I'm not too friendly when I ask them more than once to keep their dogs away from my dogs. I've even yelled a few times, complete with







words, if I have to ask more than twice.


----------



## BigArn (Apr 23, 2009)

*Re: Vent: Next time I hear "It's okay, he is frien*



> Originally Posted By: Sigurd's MomI guess I don't mind if dogs run up to Sigurd and I, living where I do, a lot of dogs do. When I walk, more than half the time a little black dog barks and chases us, when it gets closer to Sigurd he wags his tail and they exchange sniffies and licks.

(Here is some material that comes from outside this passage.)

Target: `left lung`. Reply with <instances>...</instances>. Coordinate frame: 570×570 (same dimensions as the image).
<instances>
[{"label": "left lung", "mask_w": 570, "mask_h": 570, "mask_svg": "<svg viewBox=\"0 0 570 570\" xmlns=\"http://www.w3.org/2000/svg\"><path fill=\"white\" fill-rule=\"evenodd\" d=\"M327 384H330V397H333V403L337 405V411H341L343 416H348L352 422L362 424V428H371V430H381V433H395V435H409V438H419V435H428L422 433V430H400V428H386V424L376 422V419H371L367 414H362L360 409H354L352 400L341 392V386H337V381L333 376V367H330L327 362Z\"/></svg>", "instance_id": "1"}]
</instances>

If the owners claim they are friendly, good. Sigurd likes seeing the other dogs, so it's ok. Sigurd is friendly, so I'm not scared or unsure how he'd react to a strange dog. Once when he was younger, he did get free, and ran towards someone with a dog, I did say "He's friendly" and the person replied as "I can tell!" and we talked for a bit, it wasn't bad.


+1


----------



## Jason L (Mar 20, 2009)

*Re: Vent: Next time I hear "It's okay, he is frien*

Nice angry Monday thread, huh?

Hey, how come Jenn can say Nazi Bitch and I can't say [heck] (that's heck with two LL)?


----------



## Raziel (Sep 29, 2009)

*Re: Vent: Next time I hear "It's okay, he is frien*

I dont really mind too much if dogs come up to mine.
Most of the dogs in town I know.


----------



## SunCzarina (Nov 24, 2000)

*Re: Vent: Next time I hear "It's okay, he is frien*



> Originally Posted By: Jason LinHey, how come Jenn can say Nazi Bitch and I can't say [heck] (that's heck with two LL)?


It is becuase I'm me and you said h-e double toothpicks.

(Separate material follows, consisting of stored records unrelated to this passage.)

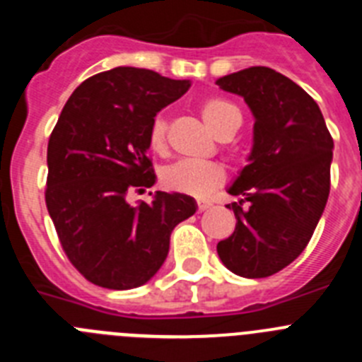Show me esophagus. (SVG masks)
<instances>
[{
  "label": "esophagus",
  "mask_w": 362,
  "mask_h": 362,
  "mask_svg": "<svg viewBox=\"0 0 362 362\" xmlns=\"http://www.w3.org/2000/svg\"><path fill=\"white\" fill-rule=\"evenodd\" d=\"M212 209V203H209V201H197V210L199 212H204V210Z\"/></svg>",
  "instance_id": "esophagus-1"
}]
</instances>
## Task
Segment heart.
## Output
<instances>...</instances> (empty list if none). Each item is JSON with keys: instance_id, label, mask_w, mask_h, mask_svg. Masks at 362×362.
<instances>
[{"instance_id": "obj_1", "label": "heart", "mask_w": 362, "mask_h": 362, "mask_svg": "<svg viewBox=\"0 0 362 362\" xmlns=\"http://www.w3.org/2000/svg\"><path fill=\"white\" fill-rule=\"evenodd\" d=\"M201 117L210 132L216 137L230 129V124L241 121V114L232 103L225 99L214 98L201 105ZM148 143L153 152H165L166 148V121L158 116L152 121L148 130ZM163 185L175 192H183L188 196L206 197L214 188L225 181V170L212 161H192L181 159L163 170Z\"/></svg>"}]
</instances>
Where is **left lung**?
Masks as SVG:
<instances>
[{
    "instance_id": "obj_1",
    "label": "left lung",
    "mask_w": 362,
    "mask_h": 362,
    "mask_svg": "<svg viewBox=\"0 0 362 362\" xmlns=\"http://www.w3.org/2000/svg\"><path fill=\"white\" fill-rule=\"evenodd\" d=\"M216 83L241 95L254 116L248 165L228 187L243 197L228 204L238 223L217 254L235 276H274L299 257L325 212L334 139L319 105L276 70L250 66Z\"/></svg>"
}]
</instances>
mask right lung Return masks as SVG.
I'll return each instance as SVG.
<instances>
[{
	"instance_id": "1",
	"label": "right lung",
	"mask_w": 362,
	"mask_h": 362,
	"mask_svg": "<svg viewBox=\"0 0 362 362\" xmlns=\"http://www.w3.org/2000/svg\"><path fill=\"white\" fill-rule=\"evenodd\" d=\"M188 88V79L116 66L74 90L50 134L47 209L70 263L98 286L148 283L168 255L172 230L196 214V199L179 192H156L152 203L127 199L156 183L150 124Z\"/></svg>"
}]
</instances>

Seriously, you never know what's going to get censored - my loving euphemism for my dogess might be next. On my list of dog related words you can't say, begins with s and is also called poo so put them together and you have shpoo.


----------



## selzer (May 7, 2005)

*Re: Vent: Next time I hear "It's okay, he is frien*

Yes, it is irritating. 

People with friendly dogs assume everyone else's dog is friendly or they would not have it out. They also assume that everyone should believe them when they say the dog is friendly. They are the clueless majority. 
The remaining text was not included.